Чтобы так легко, быстро и бесповоротно попасть в рабство к сотворённому собственными усилиями идолу, надо иметь особый строй души. Прежде всего, она должна пребывать в таком отдалении от Бога, чтобы совершенно не ощущать Его притягательной силы. И это, как раз, случай Ашенбаха, для которого Бог мертв и не играет никакой роли в его духовной жизни. В результате вакансию в центре ашенбаховской картины мира занял мальчик, явившийся на венецианский берег, подобно ветреной Венере, чуть ли не из пены морской.

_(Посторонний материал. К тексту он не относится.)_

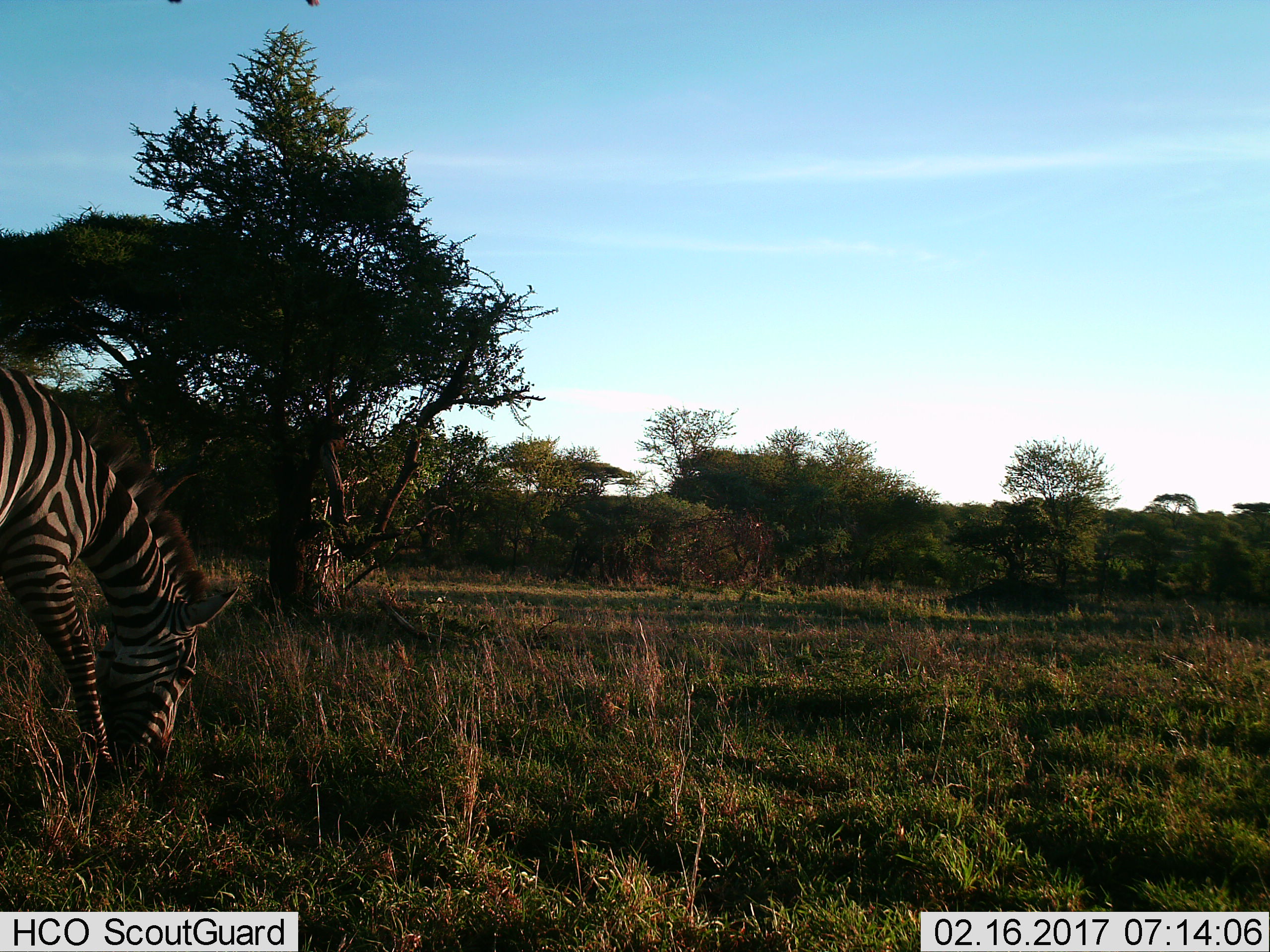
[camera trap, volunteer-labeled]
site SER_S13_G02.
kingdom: Animalia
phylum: Chordata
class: Mammalia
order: Perissodactyla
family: Equidae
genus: Equus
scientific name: Equus quagga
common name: plains zebra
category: zebraplains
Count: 1.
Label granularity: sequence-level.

Мифологизирующая/языческая оптика

Среди читателей, не склонных осуждать Ашенбаха-либертина, есть не только завзятые атеисты, но и те, кому близка мифо-языческая оптика. Они отчего-то снисходительны к её почтенному историческому возрасту и к стоящей за ней древней интеллектуальной традиции. Блистательная античность, великий греки, божественный Платон с его литературно-философскими диалогами, рассказывающими о союзе стареющего философа Сократа и прекрасного юноши Алкивиада, выдают современным апологетам гомоэротики весомые индульгенции, прощающие грех мужеложства, оправдывающие и превозносящие все сопутствующие ему философско-эстетические  инфраструктуры. Когда Платон в «Пире» сопрягает гомосексуализм с философским творчеством, то порок педерастии утрачивает под его пером свою безобразность и гнусность и  предстаёт в виде вполне благообразной стороны человеческой жизни. С этих позиций даже финал «Смерти в Венеции» выглядит эстетически-возвышенно: мол, красивый отрок, подобно языческому богу-проводнику, уводит душу Ашенбаха в царство мертвых.
Главная черта этой традиции в том, что она не только не выработала набора необходимых защитных механизмов против имморальных извращений человеческой природы, но, напротив, искусно культивировала эти извращения.
Не оттого ли Томас Манн избрал местом действия именно Венецию, воспринимая её как остаточный фрагмент той античной почвы, на которой греко-римское язычество некогда породило ядовитые плоды апологетики разнообразных сексуальных отклонений?
Современный интеллектуал, охотно пользующийся языком мифологических образов, как правило, неохотно и неумело прибегает к ресурсам библейской интеллектуальной традиции. Даже если в его речах время от времени и мелькают близкие к ней высказывания, то это происходит как-то автоматически, без малейшей рефлексии по поводу их библейского родословия. Так он может употреблять околорелигиозные трюизмы, вроде «смерти Бога» и «знаков апокалипсиса». Но дальше этого дело, чаще всего, не идёт. Возможность полномасштабного  библейско-теологического прочтения той же «Смерти в Венеции» не привлекает наших берлиозов. И не потому, что в ней есть что-то неприемлемое, а просто оттого, что они внутренне не готовы к движению в этом направлении, к использованию тех необъятных аналитических ресурсов, которые несёт в себе библейский  интеллектуализм. Ни полученное образование, ни имеющиеся ученые степени, ни жизненный и культурный опыт не располагают их к этому.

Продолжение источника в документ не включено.